It said true unity and peace in Europe still lay in the future and were threatened by terrorism, unemployment, environmental degradation and demographic decline, as well as by the need for social justice "in face of a financial liberalism which scorns the human person."
However, it added that the bishops were confident the 28-country EU could find "new paths" for tackling such challenges and urged Europeans to recognise their common heritage and the benefits of membership by taking part in the vote.
"To abandon Europe would be not just register a suicide, but to incur a terrible responsibility before history of losing a patrimony entrusted to us for almost 2,000 years," the bishops said.
The bishops called for Europeans to go to the polls in a show of support for European unity and to promote "dialogue and integration between peoples."

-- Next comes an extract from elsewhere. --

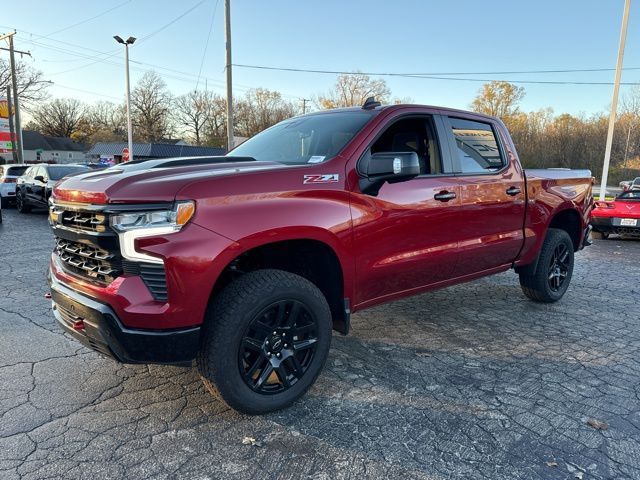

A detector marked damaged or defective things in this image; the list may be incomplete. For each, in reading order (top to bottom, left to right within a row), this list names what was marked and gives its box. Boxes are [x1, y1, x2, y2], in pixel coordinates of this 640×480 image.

cracked pavement [1, 207, 640, 480]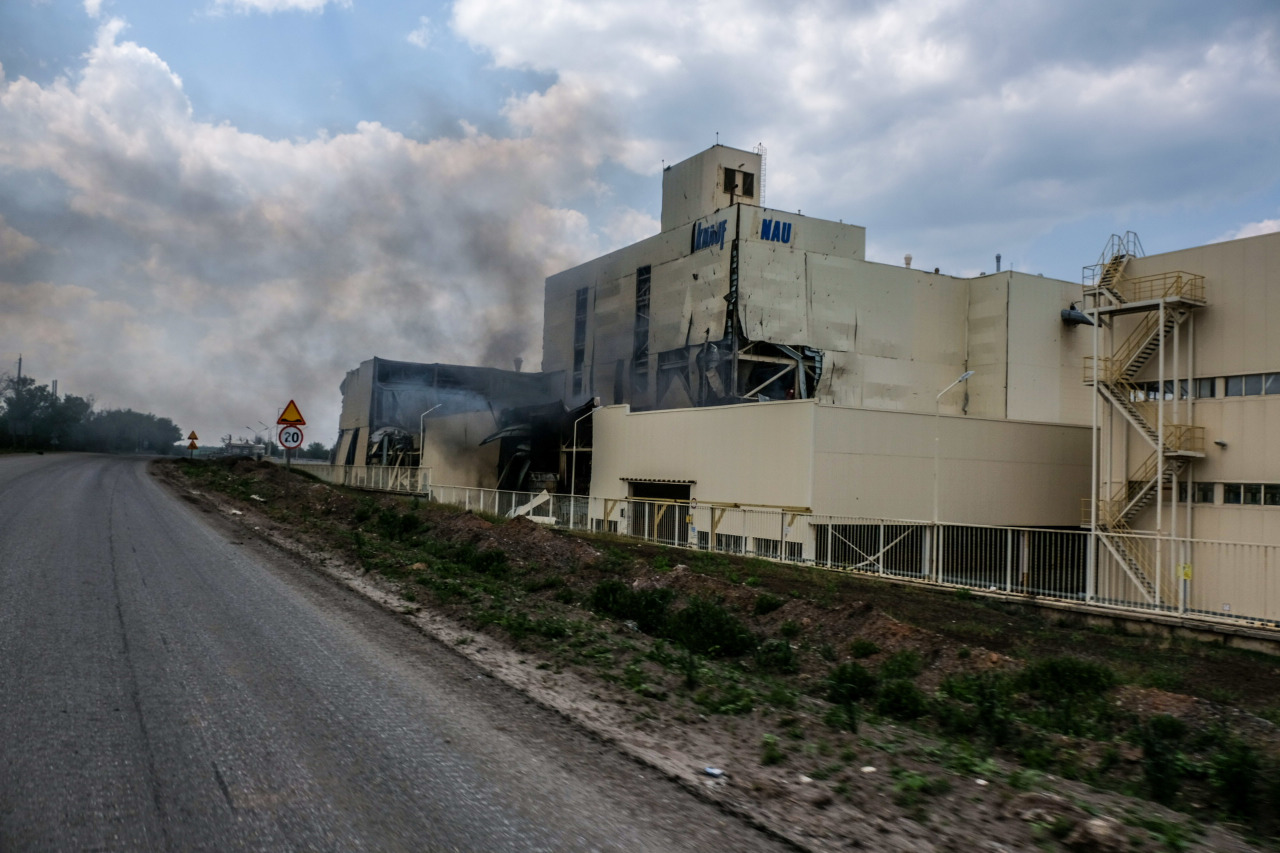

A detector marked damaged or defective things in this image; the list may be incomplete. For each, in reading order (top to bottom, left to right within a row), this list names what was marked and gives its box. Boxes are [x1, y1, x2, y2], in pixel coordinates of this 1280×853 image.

damaged industrial building [332, 145, 1280, 620]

The new 751-seat Parliament, sitting till 2024, will be tasked with easing tensions over the faltering Euro currency and the continued influx of refugees and migrants, as well as the delayed departure of the United Kingdom.
Traditionally, low turnout is expected to reduce support for centrist parties and benefit far-left and far-right groups demanding radical changes in the EU, some of which have opposed European Parliament resolutions backing abortion rights, same-sex marriage and gender-neutral teaching.
Several Catholic bishops' conferences and international organisations have issued pre-election statements including the Conference of European Justice and Peace Commissions of the European bishops' conferences. The organisation warned in March that trust in the EU was being eroded by social exclusion and an unfair distribution of wealth and opportunities, and could be lost if it failed to ensure a better infrastructure to safeguard the common good.
Presenting the bishops' appeal, Archbishop Hollerich told KNA, the German Catholic news agency, "Brexit, populism and nationalism" posed a threat to Europe, saying it would be "folly" to criticise the EU without "seeing its positive aspect."
However, a former Polish secretary-general of COMECE, Msgr. Piotr Mazurkiewicz, told Catholic News Service that some "anti-establishment parties" had "sensible reform ideas," and could compel the EU, whose rotating six-month presidency is currently held by Romania, to adopt a "more conservative attitude to religion, family life and national identity."